Problem requirements → Please reproduce every one of the items below word for word, keeping each line unchanged.
##### Data records
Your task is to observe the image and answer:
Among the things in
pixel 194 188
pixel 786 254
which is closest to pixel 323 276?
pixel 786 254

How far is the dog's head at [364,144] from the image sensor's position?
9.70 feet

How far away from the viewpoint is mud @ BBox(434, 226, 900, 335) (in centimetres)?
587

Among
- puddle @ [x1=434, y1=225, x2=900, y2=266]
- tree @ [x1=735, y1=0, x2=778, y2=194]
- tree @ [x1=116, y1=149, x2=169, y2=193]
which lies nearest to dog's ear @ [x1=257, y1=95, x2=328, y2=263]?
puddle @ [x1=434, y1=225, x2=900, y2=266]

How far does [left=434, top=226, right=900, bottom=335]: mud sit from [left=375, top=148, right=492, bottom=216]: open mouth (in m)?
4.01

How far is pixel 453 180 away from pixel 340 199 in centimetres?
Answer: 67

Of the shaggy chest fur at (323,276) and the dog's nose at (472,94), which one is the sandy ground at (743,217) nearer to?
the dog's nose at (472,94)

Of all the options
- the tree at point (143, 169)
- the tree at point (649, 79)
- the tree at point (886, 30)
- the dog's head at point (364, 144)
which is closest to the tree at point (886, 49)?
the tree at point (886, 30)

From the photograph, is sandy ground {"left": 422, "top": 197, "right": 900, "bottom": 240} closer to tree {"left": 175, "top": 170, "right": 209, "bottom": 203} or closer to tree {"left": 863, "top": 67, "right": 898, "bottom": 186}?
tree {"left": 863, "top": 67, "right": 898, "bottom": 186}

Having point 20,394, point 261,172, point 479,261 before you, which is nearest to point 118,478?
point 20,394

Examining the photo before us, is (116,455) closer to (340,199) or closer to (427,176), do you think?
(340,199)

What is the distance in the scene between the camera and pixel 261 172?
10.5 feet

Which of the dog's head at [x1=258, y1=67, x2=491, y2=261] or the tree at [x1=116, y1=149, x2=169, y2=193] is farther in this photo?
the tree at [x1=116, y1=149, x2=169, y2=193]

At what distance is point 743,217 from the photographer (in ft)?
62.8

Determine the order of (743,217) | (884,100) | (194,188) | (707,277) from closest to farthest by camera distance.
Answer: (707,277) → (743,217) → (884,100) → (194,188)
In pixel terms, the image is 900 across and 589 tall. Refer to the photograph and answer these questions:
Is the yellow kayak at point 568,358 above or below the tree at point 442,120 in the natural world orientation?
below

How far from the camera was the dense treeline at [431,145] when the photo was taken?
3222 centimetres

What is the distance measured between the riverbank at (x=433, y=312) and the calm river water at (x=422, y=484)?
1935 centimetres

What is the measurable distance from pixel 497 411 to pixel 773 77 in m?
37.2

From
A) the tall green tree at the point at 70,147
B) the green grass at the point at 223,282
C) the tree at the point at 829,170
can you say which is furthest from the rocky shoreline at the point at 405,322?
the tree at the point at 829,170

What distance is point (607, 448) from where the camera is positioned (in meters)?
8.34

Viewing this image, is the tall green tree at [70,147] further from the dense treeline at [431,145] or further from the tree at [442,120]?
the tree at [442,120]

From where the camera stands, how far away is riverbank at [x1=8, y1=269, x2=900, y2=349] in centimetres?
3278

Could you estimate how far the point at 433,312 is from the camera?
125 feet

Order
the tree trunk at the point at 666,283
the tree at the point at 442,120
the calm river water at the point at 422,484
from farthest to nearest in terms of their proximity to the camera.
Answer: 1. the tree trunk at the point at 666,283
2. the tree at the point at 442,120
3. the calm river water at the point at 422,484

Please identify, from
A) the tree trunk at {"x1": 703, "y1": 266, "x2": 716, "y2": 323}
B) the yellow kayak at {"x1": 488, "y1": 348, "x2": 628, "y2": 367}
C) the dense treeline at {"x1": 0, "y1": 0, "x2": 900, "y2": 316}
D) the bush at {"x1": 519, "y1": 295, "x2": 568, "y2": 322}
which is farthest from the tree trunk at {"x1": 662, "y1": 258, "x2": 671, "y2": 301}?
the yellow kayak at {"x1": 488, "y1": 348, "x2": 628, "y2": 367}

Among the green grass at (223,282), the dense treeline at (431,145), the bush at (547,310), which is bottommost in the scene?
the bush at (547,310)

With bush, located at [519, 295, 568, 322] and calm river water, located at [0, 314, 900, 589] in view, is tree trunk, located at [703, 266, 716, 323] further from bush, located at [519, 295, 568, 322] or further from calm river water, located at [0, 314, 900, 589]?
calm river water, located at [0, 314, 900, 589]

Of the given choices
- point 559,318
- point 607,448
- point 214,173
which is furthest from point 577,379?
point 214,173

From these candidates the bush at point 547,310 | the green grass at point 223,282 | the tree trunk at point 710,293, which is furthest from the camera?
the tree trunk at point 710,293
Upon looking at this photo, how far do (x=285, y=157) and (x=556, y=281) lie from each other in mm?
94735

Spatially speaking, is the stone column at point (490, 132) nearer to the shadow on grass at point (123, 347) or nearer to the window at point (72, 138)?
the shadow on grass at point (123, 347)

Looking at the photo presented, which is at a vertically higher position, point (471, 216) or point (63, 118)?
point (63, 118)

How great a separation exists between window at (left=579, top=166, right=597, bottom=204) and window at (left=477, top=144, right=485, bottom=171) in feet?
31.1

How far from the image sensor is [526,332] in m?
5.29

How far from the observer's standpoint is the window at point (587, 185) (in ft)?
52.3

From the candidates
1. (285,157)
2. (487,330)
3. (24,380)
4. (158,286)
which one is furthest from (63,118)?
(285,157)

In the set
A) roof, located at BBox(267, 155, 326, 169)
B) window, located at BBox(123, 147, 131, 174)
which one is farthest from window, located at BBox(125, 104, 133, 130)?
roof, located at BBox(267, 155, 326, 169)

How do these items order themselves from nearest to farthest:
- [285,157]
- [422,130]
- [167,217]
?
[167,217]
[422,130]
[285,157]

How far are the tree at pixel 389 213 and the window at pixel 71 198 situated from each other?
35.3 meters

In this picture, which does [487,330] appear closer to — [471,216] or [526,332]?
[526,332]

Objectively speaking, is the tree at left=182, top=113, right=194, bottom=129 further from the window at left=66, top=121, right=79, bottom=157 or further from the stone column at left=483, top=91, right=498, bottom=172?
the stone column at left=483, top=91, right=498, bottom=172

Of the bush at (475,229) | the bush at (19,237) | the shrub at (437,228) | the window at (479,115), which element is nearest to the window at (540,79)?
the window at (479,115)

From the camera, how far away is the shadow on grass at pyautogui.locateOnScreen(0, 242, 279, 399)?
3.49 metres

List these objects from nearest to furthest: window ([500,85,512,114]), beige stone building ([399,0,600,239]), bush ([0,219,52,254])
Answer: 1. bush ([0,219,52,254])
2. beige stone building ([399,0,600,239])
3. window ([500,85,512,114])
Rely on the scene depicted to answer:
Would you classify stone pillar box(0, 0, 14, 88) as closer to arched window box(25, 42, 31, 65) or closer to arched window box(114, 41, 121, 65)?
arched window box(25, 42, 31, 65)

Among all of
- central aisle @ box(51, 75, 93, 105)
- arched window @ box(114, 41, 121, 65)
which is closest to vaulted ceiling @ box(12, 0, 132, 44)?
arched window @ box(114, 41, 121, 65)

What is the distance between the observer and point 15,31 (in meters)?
##########
Written response →
Your task is to observe the image and answer:
Among the things in
pixel 194 188
pixel 786 254
which is closest to pixel 323 276?
pixel 786 254

How far is the dog's head at [364,144] from the image sensor's position?
9.70 feet

How far away from the viewpoint is mud @ BBox(434, 226, 900, 335) (in centimetres)?
587

Among
- puddle @ [x1=434, y1=225, x2=900, y2=266]
- tree @ [x1=735, y1=0, x2=778, y2=194]
- tree @ [x1=116, y1=149, x2=169, y2=193]
which lies nearest to dog's ear @ [x1=257, y1=95, x2=328, y2=263]?
puddle @ [x1=434, y1=225, x2=900, y2=266]

How far does [left=434, top=226, right=900, bottom=335]: mud sit from [left=375, top=148, right=492, bottom=216]: open mouth (in m)?
4.01

How far is pixel 453 180 away from pixel 340 199 in centimetres?
Answer: 67

Of the shaggy chest fur at (323,276) and the dog's nose at (472,94), which one is the sandy ground at (743,217) nearer to?
the dog's nose at (472,94)

Of all the options
- the tree at point (143, 169)
- the tree at point (649, 79)
- the tree at point (886, 30)
- the dog's head at point (364, 144)
which is closest to the tree at point (886, 49)?
the tree at point (886, 30)

From the photograph, is sandy ground {"left": 422, "top": 197, "right": 900, "bottom": 240} closer to tree {"left": 175, "top": 170, "right": 209, "bottom": 203} or closer to tree {"left": 863, "top": 67, "right": 898, "bottom": 186}?
tree {"left": 863, "top": 67, "right": 898, "bottom": 186}

Having point 20,394, point 261,172, point 479,261 before you, which is nearest to point 118,478?
point 20,394

Examining the photo before us, is (116,455) closer to (340,199) or closer to (427,176), do you think?
(340,199)

What is the distance in the scene between the camera and pixel 261 172?
10.5 feet

Which of the dog's head at [x1=258, y1=67, x2=491, y2=261] or the tree at [x1=116, y1=149, x2=169, y2=193] is farther in this photo?
the tree at [x1=116, y1=149, x2=169, y2=193]

At what distance is point 743,217 from the photographer (in ft)?
62.8

Determine the order of (743,217) | (884,100) | (194,188) | (707,277) from closest to farthest by camera distance.
Answer: (707,277) → (743,217) → (884,100) → (194,188)
In pixel terms, the image is 900 across and 589 tall. Refer to the photograph and answer these questions:
Is the yellow kayak at point 568,358 above or below the tree at point 442,120 in the natural world orientation?
below

How far from the camera was the dense treeline at [431,145] when the photo was taken?
3222 centimetres

What is the distance measured between the riverbank at (x=433, y=312) and the calm river water at (x=422, y=484)?
1935 centimetres

What is the measurable distance from pixel 497 411 to pixel 773 77 in m?
37.2

From
A) the tall green tree at the point at 70,147
B) the green grass at the point at 223,282
C) the tree at the point at 829,170
can you say which is furthest from the rocky shoreline at the point at 405,322?
the tree at the point at 829,170

What distance is point (607, 448) from where the camera is positioned (in meters)?
8.34

Viewing this image, is the tall green tree at [70,147] further from the dense treeline at [431,145] or further from the tree at [442,120]?
the tree at [442,120]

From where the camera stands, how far away is riverbank at [x1=8, y1=269, x2=900, y2=349] in centimetres?
3278

Could you estimate how far the point at 433,312 is from the camera?
125 feet

Order
the tree trunk at the point at 666,283
the tree at the point at 442,120
the calm river water at the point at 422,484
from farthest to nearest in terms of their proximity to the camera.
Answer: 1. the tree trunk at the point at 666,283
2. the tree at the point at 442,120
3. the calm river water at the point at 422,484

Please identify, from
A) the tree trunk at {"x1": 703, "y1": 266, "x2": 716, "y2": 323}
B) the yellow kayak at {"x1": 488, "y1": 348, "x2": 628, "y2": 367}
C) the dense treeline at {"x1": 0, "y1": 0, "x2": 900, "y2": 316}
D) the bush at {"x1": 519, "y1": 295, "x2": 568, "y2": 322}
which is farthest from the tree trunk at {"x1": 662, "y1": 258, "x2": 671, "y2": 301}?
the yellow kayak at {"x1": 488, "y1": 348, "x2": 628, "y2": 367}

Among the green grass at (223,282), the dense treeline at (431,145), the bush at (547,310), which is bottommost in the scene?
the bush at (547,310)

With bush, located at [519, 295, 568, 322] and calm river water, located at [0, 314, 900, 589] in view, is tree trunk, located at [703, 266, 716, 323] further from bush, located at [519, 295, 568, 322] or further from calm river water, located at [0, 314, 900, 589]?
calm river water, located at [0, 314, 900, 589]

Of the given choices
- point 559,318
- point 607,448
- point 214,173
which is furthest from point 577,379?
point 214,173

From these candidates the bush at point 547,310 | the green grass at point 223,282 | the tree trunk at point 710,293, which is furthest from the camera?
the tree trunk at point 710,293
Upon looking at this photo, how far do (x=285, y=157) and (x=556, y=281) lie from each other in mm?
94735

Spatially speaking, is the stone column at point (490, 132) nearer to the shadow on grass at point (123, 347) or nearer to the window at point (72, 138)?
the shadow on grass at point (123, 347)

Looking at the photo presented, which is at a vertically higher position, point (471, 216) or point (63, 118)?
point (63, 118)

How great a separation exists between window at (left=579, top=166, right=597, bottom=204) and window at (left=477, top=144, right=485, bottom=171) in feet?
31.1

How far from the image sensor is [526,332] in m?
5.29

How far from the observer's standpoint is the window at point (587, 185) (in ft)?
52.3

From the candidates
1. (285,157)
2. (487,330)
3. (24,380)
4. (158,286)
which one is furthest from (63,118)?
(285,157)

In the set
A) roof, located at BBox(267, 155, 326, 169)
B) window, located at BBox(123, 147, 131, 174)
which one is farthest from window, located at BBox(125, 104, 133, 130)?
roof, located at BBox(267, 155, 326, 169)

How do these items order themselves from nearest to farthest:
- [285,157]
- [422,130]
- [167,217]
?
[167,217]
[422,130]
[285,157]

How far are the tree at pixel 389 213 and the window at pixel 71 198 situated from each other?
35.3 meters

In this picture, which does [487,330] appear closer to — [471,216] or [526,332]?
[526,332]

Objectively speaking, is the tree at left=182, top=113, right=194, bottom=129 further from the window at left=66, top=121, right=79, bottom=157 or further from the stone column at left=483, top=91, right=498, bottom=172?
the stone column at left=483, top=91, right=498, bottom=172

Of the bush at (475,229) | the bush at (19,237) | the shrub at (437,228) | the window at (479,115), which element is nearest to the window at (540,79)?
the window at (479,115)

From the camera, how far away is the shadow on grass at pyautogui.locateOnScreen(0, 242, 279, 399)?
3.49 metres

List these objects from nearest to furthest: window ([500,85,512,114]), beige stone building ([399,0,600,239]), bush ([0,219,52,254])
Answer: 1. bush ([0,219,52,254])
2. beige stone building ([399,0,600,239])
3. window ([500,85,512,114])
Rely on the scene depicted to answer:
Would you classify stone pillar box(0, 0, 14, 88) as closer to arched window box(25, 42, 31, 65) or closer to arched window box(114, 41, 121, 65)?
arched window box(25, 42, 31, 65)

Among all of
- central aisle @ box(51, 75, 93, 105)
- arched window @ box(114, 41, 121, 65)
which is closest to vaulted ceiling @ box(12, 0, 132, 44)?
arched window @ box(114, 41, 121, 65)

What is the distance between the observer and point 15,31 (in meters)?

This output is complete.